What’s in an Endorsement?

Does an endorsement actually move votes? Or is it just a sign of other political support?

A number of political observers, including me, have been focusing heavily on endorsement patterns in the early 2016 presidential race. (See Andrew Prokop’s recent piece on some of the controversy here.) We’ve noted that party endorsements—rather than polls, fundraising numbers, or anything else—tend to be the best predictors of who will actually get the nomination. This is why we’ve been insisting that someone like Jeb Bush or Marco Rubio will probably get the Republican nod and someone like Donald Trump or Ben Carson probably won’t, despite early polling patterns. But why might this be so? What is it about endorsements that leads to nominations?

There actually isn’t a lot of agreement on just what endorsements do for a candidate. The most influential book on this topic, the Party Decides, notably doesn’t make the argument that endorsements necessarily cause primary voters to vote a certain way. Rather, it treats endorsements as the most visible indicator of the way party insiders are leaning.

If party insiders—defined broadly as officeholders, major donors, activists, interest groups, and others—want a particular candidate to become its presidential nominee, there’s a lot they can do to make that happen. They can provide money and expertise, defend the candidate when she is criticized, bend rules to provide ballot and debate access, etc. More importantly, they can spread the word among active primary voters and caucus goers that this is our candidate.
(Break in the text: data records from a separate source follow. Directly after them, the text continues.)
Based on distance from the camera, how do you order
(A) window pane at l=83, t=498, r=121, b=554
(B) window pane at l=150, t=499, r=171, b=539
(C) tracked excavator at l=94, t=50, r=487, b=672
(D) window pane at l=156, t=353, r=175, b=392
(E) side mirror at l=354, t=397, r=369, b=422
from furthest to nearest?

This is why the insiders’ choice tends to win. But a lot of this activity doesn’t occur in the open and is very hard to measure. Endorsements provide a pretty clear image of which way the insiders are leaning, even if it misses some activity.

The Republican Party is offering us a nice test of the power of endorsements this year. Can they steer the party away from picking early crowd favorites?
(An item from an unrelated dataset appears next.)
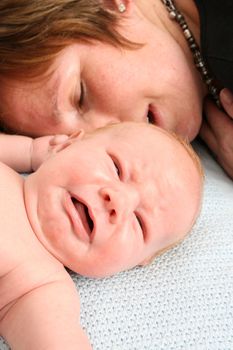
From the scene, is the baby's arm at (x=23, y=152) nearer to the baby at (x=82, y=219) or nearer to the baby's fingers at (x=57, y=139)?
the baby's fingers at (x=57, y=139)

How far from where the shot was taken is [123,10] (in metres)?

Yet there’s evidence from other scholarship that endorsements by themselves actually do move votes. In some recent research I did with Thad Kousser, Eric McGhee, and Scott Lucas, we looked at recent statehouse and congressional elections in California under the state’s new “top-two” primary system. The state parties have become very active in recent elections by issuing endorsements in primaries, as they are rightly worried about the prospects of losing control of their nominations. Those formal party endorsements are printed in the state ballot booklet that goes out to voters before the primary.

We found that the Democratic Party’s endorsement actually moved votes in the primary election. The party’s imprimatur seemed to provide a candidate with a boost of around 10 percentage points. The size of the boost varied importantly with context. As we found in an experiment, the Democratic endorsement worked better for traditional liberal Democratic candidates than it did for more moderate, business-oriented ones. So there are limits to what a voter will accept from an endorsement—you can’t necessarily convince a voter to support a candidate who is antithetical to her party’s longstanding goals.
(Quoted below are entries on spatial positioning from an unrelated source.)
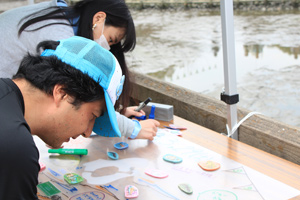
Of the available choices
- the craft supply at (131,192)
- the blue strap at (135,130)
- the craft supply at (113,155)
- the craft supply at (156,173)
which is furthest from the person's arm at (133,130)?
the craft supply at (131,192)

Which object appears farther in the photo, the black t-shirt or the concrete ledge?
the concrete ledge

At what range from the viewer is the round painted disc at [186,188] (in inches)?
42.8

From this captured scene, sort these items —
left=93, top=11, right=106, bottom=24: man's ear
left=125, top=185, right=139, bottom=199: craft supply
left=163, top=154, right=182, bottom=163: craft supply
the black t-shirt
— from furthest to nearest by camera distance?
left=93, top=11, right=106, bottom=24: man's ear, left=163, top=154, right=182, bottom=163: craft supply, left=125, top=185, right=139, bottom=199: craft supply, the black t-shirt

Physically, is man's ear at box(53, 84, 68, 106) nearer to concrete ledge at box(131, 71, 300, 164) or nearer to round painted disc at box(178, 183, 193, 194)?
round painted disc at box(178, 183, 193, 194)

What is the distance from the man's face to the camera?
95cm

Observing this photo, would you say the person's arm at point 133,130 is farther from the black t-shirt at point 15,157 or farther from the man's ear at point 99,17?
the black t-shirt at point 15,157

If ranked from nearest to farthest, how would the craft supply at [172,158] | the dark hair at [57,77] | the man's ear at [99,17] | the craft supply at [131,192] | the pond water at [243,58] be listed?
the dark hair at [57,77]
the craft supply at [131,192]
the craft supply at [172,158]
the man's ear at [99,17]
the pond water at [243,58]

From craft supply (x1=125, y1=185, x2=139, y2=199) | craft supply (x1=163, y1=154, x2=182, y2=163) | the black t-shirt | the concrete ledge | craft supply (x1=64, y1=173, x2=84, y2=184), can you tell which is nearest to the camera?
the black t-shirt

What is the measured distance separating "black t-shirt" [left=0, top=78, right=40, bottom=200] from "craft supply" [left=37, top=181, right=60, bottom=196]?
33 cm

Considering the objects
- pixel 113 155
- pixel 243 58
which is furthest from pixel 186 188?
pixel 243 58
So there’s some evidence that endorsements by themselves can move votes. And we probably all have personal experience with this sort of thing. If you have ever tried to decide your vote on a confusing state or local initiative, one of the first things you probably did was ask, “Well, who’s supporting this?” The same can be true in a crowded primary field. If you haven’t heard of any of the candidates in a down-ballot election, just knowing that the bulk of elected officials you have heard of are backing one of them can be reassuring.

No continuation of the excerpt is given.